*Prompt a:*
According to the forum thread below, why does the poster who recommends bananas consider them good for longer distances?
===== Text
# Nutrition for a Century+



## robjs (3 Feb 2008)

Hi,

Yesterday, I did my first imperial century (well, ~110 miles), from London and into Kent. I'd really not thought about how far I was going to go - other than I wanted to take my road bike out for a spin, so I hadn't planned my nutrition at all.

I'd had a fair amount of complex carbs for dinner on Friday night, but on Saturday only ate some porridge, and had a Rice Krispie Square thing in my pocket for the ride.

After about 50 miles I bought a sandwich (as I didn't feel I could eat much more), but then around mile 70 I started cramping in both my legs hard. After struggling uphill, I bought some high calorie stuff (Lucozade, energy tablets and a mars bar), which got me feeling much better.

However, I really didn't get my nutrition right - which culminated in me fainting whilst getting my dinner last night (very low blood sugar was the cause, as eating more simple calories made me feel right as rain again).

What's the best plan of attack for food that you can carry along on a ride of about 100 miles in length? I was carrying about 2l of water with me.

I'm guessing the best approach is going to centre around some form of high-carb fairly simple calories - but I'd be interested to hear what other people use!

Thanks in advance!

Rob


----------



## stevenb (3 Feb 2008)

Congrats on the ride Rob.
I've not cycled that far before in one day.
With regards to your cramping....did you take fluids on board before you thought you needed them?
2 litres for 110 mile ride doesn't seem much to me...but then again everyone is different.
The simple calorie intake foods are best carried with you if you don't want to take a rucksack/panniers with you.
I too would have had a high carb dinner the previous night. 
Perhaps energy drinks might be useful too?
Bananas are good for longer distances as they are a slower burning calorie food. Chocolate works for me too.
You could always pack some small snacks into your jersey too. Salt intake might also be required after all that sweating. Peanuts are good for fats, salt intake...as long as you either stop or don't choke on them when your riding along..


----------



## Bigtallfatbloke (3 Feb 2008)

I did a 147 km leg on tour with four panniers etc. It was a hot day. I survived on a packet of McVities digestives and about 4 bottles of lucosade sports and water....perhaps not the best advice though.

From now on I will carry a packet of lucosade energy tabs on longer rides. I eat porridge with honey for breakfast before riding as well


----------



## monnet (3 Feb 2008)

As has been said, everyone is different, but for me the following seems to work well:
Dinner the night before: a pasta based dish
Breakfast: Porridge, coffee, orange juice and possibly a slice of toast.
The ride: A couple of bottles of energy drink (or one energy drink and one of water). A banana (eaten after about 45-60 mins), 2or3 SIS go bars (nibbled at every 20 minutes or so), a bit of malt loaf to nibble at when I don't feel like energy bars, a couple of SIS Go gels for the last couple of hours on the bike. 

I know the energy food isn't overly tasty but it does work (at least for me). Whatever you choose to eat though, the key is to eat little and often (the same goes for drinking). In my experience I've always got home easily with this regime and felt pretty spritely afterwards.
==========
===== Supplied material
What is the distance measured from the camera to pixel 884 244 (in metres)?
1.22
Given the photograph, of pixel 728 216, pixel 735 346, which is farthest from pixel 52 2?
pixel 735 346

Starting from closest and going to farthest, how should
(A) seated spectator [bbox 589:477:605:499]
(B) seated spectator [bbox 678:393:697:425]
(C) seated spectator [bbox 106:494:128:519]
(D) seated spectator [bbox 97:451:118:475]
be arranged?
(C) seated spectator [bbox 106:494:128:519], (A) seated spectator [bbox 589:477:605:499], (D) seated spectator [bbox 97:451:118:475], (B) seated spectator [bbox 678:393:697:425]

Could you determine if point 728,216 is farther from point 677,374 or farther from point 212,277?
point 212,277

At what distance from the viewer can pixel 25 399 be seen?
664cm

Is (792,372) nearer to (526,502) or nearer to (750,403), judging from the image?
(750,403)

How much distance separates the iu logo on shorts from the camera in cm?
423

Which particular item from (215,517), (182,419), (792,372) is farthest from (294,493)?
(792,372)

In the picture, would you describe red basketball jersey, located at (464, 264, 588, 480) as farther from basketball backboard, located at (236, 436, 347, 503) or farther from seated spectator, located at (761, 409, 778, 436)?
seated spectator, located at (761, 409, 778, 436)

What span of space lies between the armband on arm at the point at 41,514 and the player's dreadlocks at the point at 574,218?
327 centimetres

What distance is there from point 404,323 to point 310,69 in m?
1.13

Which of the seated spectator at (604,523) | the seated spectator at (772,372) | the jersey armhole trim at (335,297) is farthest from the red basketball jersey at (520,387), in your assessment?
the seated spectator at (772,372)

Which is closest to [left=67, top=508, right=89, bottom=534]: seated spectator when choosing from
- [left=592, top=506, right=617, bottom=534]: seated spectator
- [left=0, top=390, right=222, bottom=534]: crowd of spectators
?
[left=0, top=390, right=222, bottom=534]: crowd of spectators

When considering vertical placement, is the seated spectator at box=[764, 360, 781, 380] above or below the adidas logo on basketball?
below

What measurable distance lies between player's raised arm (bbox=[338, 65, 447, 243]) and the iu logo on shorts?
==========
*Prompt b:*
In the records above, switch "distance" to "gap" in the lines starting with the line containing "What span of" and going on through the last line of the records. Give only those lines, with everything else unchanged.

*Correct response a:*
Bananas are good for longer distances because they are a slower-burning calorie food.

*Correct response b:*
What span of space lies between the armband on arm at the point at 41,514 and the player's dreadlocks at the point at 574,218?
327 centimetres

What gap is there from point 404,323 to point 310,69 in m?
1.13

Which of the seated spectator at (604,523) | the seated spectator at (772,372) | the jersey armhole trim at (335,297) is farthest from the red basketball jersey at (520,387), in your assessment?
the seated spectator at (772,372)

Which is closest to [left=67, top=508, right=89, bottom=534]: seated spectator when choosing from
- [left=592, top=506, right=617, bottom=534]: seated spectator
- [left=0, top=390, right=222, bottom=534]: crowd of spectators
?
[left=0, top=390, right=222, bottom=534]: crowd of spectators

When considering vertical placement, is the seated spectator at box=[764, 360, 781, 380] above or below the adidas logo on basketball?
below

What measurable gap lies between player's raised arm (bbox=[338, 65, 447, 243]) and the iu logo on shorts?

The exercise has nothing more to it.